> Exercise requirements
Copy every line from the records below that holds the word "more".

> Data extract

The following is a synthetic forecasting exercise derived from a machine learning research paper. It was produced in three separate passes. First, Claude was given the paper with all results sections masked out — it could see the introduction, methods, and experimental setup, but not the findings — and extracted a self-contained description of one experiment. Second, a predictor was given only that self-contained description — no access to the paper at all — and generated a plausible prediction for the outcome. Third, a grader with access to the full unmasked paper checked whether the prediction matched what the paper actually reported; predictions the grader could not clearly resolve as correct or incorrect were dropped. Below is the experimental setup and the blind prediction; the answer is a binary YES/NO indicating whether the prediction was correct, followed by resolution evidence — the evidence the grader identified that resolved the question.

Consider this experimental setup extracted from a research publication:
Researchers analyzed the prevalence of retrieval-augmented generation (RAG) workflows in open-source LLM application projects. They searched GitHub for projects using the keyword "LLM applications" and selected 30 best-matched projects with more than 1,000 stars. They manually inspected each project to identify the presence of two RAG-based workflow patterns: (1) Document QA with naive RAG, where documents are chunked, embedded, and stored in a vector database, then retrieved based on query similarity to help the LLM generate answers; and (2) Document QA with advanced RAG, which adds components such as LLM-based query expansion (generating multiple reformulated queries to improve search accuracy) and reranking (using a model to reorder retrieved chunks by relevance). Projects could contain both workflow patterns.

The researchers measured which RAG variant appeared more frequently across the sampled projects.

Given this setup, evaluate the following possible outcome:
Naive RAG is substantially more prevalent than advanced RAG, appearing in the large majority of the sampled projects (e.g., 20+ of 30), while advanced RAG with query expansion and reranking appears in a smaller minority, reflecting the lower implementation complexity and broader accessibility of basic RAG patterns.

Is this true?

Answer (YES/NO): NO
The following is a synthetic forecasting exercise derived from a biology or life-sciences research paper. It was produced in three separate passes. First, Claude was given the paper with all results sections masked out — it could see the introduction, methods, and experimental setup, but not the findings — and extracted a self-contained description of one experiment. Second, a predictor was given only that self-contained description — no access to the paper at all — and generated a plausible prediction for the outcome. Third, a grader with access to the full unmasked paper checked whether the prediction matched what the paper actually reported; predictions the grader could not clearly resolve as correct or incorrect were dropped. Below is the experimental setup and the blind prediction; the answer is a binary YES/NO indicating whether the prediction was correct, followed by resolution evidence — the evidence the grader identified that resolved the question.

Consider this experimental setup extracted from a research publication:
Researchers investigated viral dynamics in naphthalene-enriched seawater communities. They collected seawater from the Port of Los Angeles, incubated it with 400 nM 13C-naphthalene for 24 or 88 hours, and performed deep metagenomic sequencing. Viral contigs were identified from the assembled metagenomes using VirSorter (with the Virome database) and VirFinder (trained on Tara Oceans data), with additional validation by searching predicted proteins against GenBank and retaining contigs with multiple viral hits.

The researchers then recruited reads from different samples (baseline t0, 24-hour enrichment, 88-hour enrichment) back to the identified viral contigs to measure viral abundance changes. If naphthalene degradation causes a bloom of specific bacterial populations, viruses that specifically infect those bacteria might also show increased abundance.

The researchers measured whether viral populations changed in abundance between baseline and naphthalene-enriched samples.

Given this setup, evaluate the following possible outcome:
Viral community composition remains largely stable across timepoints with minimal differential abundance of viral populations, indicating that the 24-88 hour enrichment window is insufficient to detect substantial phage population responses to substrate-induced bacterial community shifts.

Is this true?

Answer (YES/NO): NO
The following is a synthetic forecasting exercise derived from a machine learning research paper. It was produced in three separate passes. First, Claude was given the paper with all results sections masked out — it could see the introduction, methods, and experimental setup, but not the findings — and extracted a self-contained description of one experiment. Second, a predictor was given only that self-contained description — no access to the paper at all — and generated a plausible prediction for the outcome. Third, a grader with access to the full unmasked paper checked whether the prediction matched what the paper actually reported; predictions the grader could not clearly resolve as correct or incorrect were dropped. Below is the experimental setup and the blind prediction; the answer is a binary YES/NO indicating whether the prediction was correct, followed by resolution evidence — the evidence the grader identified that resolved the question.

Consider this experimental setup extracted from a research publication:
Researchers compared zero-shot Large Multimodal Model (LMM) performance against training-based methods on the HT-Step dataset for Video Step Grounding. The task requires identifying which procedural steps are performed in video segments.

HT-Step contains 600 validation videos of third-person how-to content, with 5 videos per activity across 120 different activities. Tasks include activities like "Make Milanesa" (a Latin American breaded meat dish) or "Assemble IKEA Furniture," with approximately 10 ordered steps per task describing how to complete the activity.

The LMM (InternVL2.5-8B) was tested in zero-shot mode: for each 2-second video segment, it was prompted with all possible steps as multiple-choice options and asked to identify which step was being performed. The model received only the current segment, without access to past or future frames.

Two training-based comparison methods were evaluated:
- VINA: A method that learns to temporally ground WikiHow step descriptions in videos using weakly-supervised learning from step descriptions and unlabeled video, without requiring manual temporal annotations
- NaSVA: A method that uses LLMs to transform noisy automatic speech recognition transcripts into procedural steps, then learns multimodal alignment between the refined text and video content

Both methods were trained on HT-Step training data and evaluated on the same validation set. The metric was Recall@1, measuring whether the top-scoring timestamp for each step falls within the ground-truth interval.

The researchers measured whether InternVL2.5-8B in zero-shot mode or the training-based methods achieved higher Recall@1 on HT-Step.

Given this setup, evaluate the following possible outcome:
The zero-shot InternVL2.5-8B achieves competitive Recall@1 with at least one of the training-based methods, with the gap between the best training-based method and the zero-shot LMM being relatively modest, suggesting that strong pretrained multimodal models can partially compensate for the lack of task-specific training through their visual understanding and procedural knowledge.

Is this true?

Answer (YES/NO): YES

> Answer box
Researchers analyzed the prevalence of retrieval-augmented generation (RAG) workflows in open-source LLM application projects. They searched GitHub for projects using the keyword "LLM applications" and selected 30 best-matched projects with more than 1,000 stars. They manually inspected each project to identify the presence of two RAG-based workflow patterns: (1) Document QA with naive RAG, where documents are chunked, embedded, and stored in a vector database, then retrieved based on query similarity to help the LLM generate answers; and (2) Document QA with advanced RAG, which adds components such as LLM-based query expansion (generating multiple reformulated queries to improve search accuracy) and reranking (using a model to reorder retrieved chunks by relevance). Projects could contain both workflow patterns.
The researchers measured which RAG variant appeared more frequently across the sampled projects.
Naive RAG is substantially more prevalent than advanced RAG, appearing in the large majority of the sampled projects (e.g., 20+ of 30), while advanced RAG with query expansion and reranking appears in a smaller minority, reflecting the lower implementation complexity and broader accessibility of basic RAG patterns.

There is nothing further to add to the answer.